TNB Night Owl–Apology

Macaroni and Cheese. Photo by Naotake Murayama

We all have that one movie we adored in our youth that, upon later viewing, isn’t quite as magnificent as it was then. For me, that’s a made-for-HBO movie APOLOGY (1986). I’m not sure what caused my multiple watches. It may have been the “artsyness” that appealed to my young, pretentious self. It may have been a teenage crush on Peter Weller. Whatever it is, the movie never made it to digital media and, thus, the affection of my youth had not been tainted. This month someone uploaded an old VHS copy onto YouTube and I was able to watch it again for the first time in decades.

The premise was based on a real-life project, the Apology Line, created by artist Allan Bridge. Flyers were posted all over New York inviting people to anonymously call and confess whatever they did that they needed to apologize for. Bridge received calls about infidelity and petty theft, but he also heard from people claiming to be guilty of assault, murder, and worse. Two years prior to the movie Campbell Black wrote a novel based on a killer’s apology. It was somewhat loyal to the real life man (albeit with an unsatisfying ending, but that’s just my opinion). The film took a few more liberties.

The first thing was they changed Allan to Lily (played by Leslie Ann Warren). She is recording the apologies to play in a giant walk-through sculpture. What’s it supposed to symbolize? We’re not supposed to delve too deep into it. Another way the film veered from the original story was that in Bridge’s original line there was a criminal who confessed to gay bashing and robbing homosexuals. The film went much more dramatic and had him murdering them.

Lily is so wrapped up in her art that she neglects all her relationships, from her teenage daughter to the gallery owner who has more than professional interest in her. Meanwhile, New York City cop Rad Hungate (a fabulous name for a character, and the one portrayed by Weller) is so wrapped up in his work (and guilt over shooting a suspect) that he neglects his relationships. It’s painfully obvious where this is all going. Lily is alone. After a few minutes Rad is alone. He’s investigating the murders. She hears the confessions of the murderer. There’s no subtlety here. We know this has to all build to a big climactic confrontation in her studio, with the huge industrial looking sculpture playing as integral a part of the story as the romantic liaisons between Rad and Lily.

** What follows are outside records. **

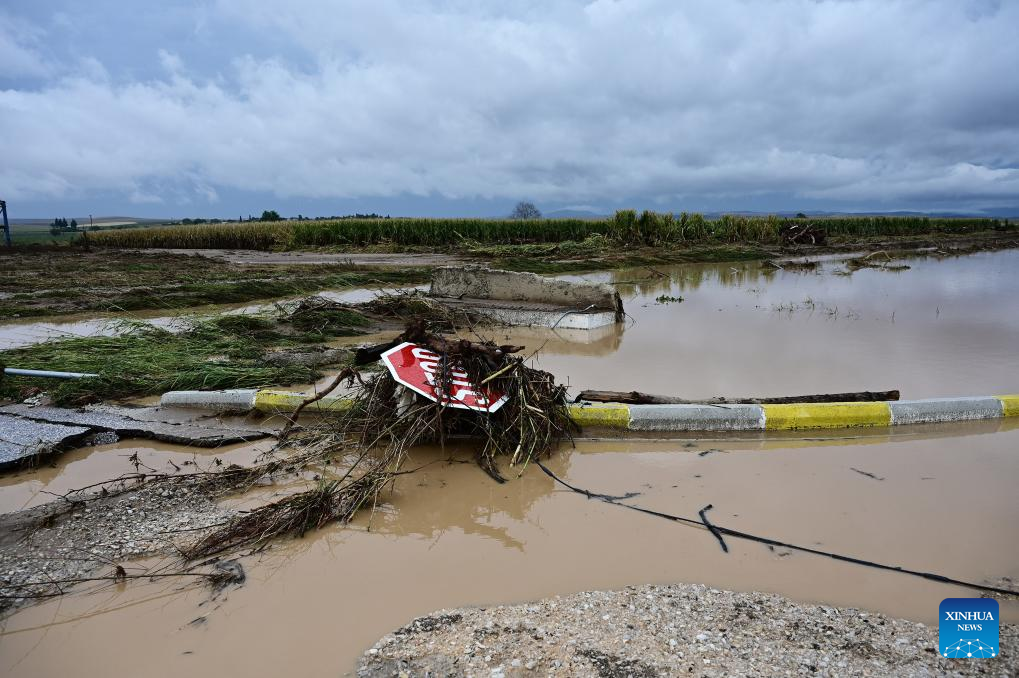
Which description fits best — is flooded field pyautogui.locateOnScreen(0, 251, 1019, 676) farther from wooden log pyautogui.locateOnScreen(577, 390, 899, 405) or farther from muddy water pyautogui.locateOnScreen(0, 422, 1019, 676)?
wooden log pyautogui.locateOnScreen(577, 390, 899, 405)

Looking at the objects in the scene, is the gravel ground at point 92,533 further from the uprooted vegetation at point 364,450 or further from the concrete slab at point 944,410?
the concrete slab at point 944,410

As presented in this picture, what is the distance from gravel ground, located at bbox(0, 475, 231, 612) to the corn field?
21.8 meters

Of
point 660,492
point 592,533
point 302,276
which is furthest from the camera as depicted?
point 302,276

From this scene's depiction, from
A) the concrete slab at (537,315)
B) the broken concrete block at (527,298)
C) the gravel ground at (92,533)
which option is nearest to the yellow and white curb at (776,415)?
the gravel ground at (92,533)

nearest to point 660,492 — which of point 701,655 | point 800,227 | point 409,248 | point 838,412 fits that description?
point 701,655

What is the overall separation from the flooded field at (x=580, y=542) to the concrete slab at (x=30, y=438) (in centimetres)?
18

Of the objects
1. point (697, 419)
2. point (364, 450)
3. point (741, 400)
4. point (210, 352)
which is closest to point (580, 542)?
point (364, 450)

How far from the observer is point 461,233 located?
28.2 m

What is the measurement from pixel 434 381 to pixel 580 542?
158 cm

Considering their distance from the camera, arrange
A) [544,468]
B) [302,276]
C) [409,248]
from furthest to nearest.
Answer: [409,248] → [302,276] → [544,468]

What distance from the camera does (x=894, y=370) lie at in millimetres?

Looking back on this movie with older eyes I can see the cliches from a mile away. It worked on one level when I was a younger, less jaded movie watcher. Now it works on a different level–there’s a comfort to the familiar. APOLOGY delivers on all its promises. The setups all pay off, whether romantic or murderous. All the actors do a fine job with their roles. Sure, nothing is groundbreaking, but everything is satisfying.

Question of the night: what’s the strangest art piece you’ve experienced?